When symptoms do appear, they often include:
- Chest pain
- Arrhythmia (irregular heartbeat)
- Shortness of breath
- Swelling or rapid weight gain
Valvular Heart Disease Diagnosis
Clinicians may notice possible valvular heart disease if they hear a heart murmur during a routine physical examination or cardiology appointment. An abnormal sound like that would potentially indicate that a valve is not working correctly, at which point a primary care physician would refer the patient to a cardiologist and a cardiologist would recommend further tests. This may include echocardiography (using sound waves to create a moving image of the heart and its blood flow).
The location, sound, and rhythm of the heart murmur may also allow a health care professional to determine the affected valve and the type of valvular heart disease.¹
Valvular Heart Disease Management
Upon diagnosis of valvular heart disease, patients may receive immediate treatment in some cases but not others, depending on the severity of the symptoms and the damage to the valve. In mild cases, a patient may be recommended to simply make lifestyle changes to promote good overall health. Simultaneously, they may receive medications to alleviate their symptoms before further, more intensive treatment is needed. They may undergo regular follow-ups to determine how their symptoms are developing and if the valve is worsening.
Valvular Heart Disease Treatment
If the condition is serious enough, surgery may be required to repair or replace the damaged valve. Repair is often preferred to replacement if feasible, as valve replacement has more risks. Depending on the severity of the disease, however, replacement may be necessary.
The 2 types of replacement valves are biologic valves made of human or animal tissue and mechanical valves.² The type of surgery required will depend on the type of valvular heart disease. For example, in aortic stenosis, transcatheter aortic valve replacement surgery has become a standard choice, particularly for those who are at a higher surgical risk.⁵ While this procedure is not without risk, it is minimally invasive and can mitigate the risks that come with open-heart surgery.
- Valvular heart disease. US Centers for Disease Control and Prevention. https://www.cdc.gov/heartdisease/valvular_disease.htm. Updated December 9, 2019. Accessed April 5, 2023.
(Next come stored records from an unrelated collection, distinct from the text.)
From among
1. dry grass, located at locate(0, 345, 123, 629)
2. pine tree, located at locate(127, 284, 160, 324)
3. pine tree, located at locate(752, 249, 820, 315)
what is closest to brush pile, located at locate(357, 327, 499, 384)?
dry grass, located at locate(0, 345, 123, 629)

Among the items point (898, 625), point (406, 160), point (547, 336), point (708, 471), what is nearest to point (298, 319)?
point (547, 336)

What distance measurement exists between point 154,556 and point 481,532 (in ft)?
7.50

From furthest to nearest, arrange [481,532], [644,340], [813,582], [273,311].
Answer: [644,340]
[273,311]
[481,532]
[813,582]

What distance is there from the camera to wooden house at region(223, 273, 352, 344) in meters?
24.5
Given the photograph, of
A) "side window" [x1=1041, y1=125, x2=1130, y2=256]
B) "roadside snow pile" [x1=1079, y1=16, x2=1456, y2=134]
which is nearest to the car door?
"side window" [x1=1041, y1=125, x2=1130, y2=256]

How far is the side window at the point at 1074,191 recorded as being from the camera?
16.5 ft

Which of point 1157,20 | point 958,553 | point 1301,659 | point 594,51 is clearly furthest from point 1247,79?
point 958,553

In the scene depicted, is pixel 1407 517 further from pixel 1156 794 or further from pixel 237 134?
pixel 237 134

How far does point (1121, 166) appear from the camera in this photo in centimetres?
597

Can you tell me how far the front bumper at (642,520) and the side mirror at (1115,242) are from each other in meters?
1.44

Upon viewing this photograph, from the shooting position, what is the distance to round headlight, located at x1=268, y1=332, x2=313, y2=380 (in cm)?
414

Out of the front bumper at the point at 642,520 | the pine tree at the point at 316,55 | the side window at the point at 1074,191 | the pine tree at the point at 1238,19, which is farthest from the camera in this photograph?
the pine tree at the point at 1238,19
- Valvular heart disease | Heart valve disease. MedlinePlus. https://medlineplus.gov/heartvalvediseases.html. Accessed April 5, 2023.
- Problem: Heart valve regurgitation. American Heart Association. https://www.heart.org/en/health-topics/heart-valve-problems-and-disease/heart-valve-problems-and-causes/problem-heart-valve-regurgitation. Updated May 8, 2020. Accessed April 5, 2023.
- Aortic stenosis overview. American Heart Association. https://www.heart.org/en/health-topics/heart-valve-problems-and-disease/heart-valve-problems-and-causes/problem-aortic-valve-stenosis. Updated October 26, 2020. Accessed April 5, 2023.
- Young MN, Inglessis I. Transcatheter aortic valve replacement: Outcomes, indications, complications, and innovations. Curr Treat Options Cardiovasc Med. 2017;19(10):81. doi:10.1007/s11936-017-0580-0.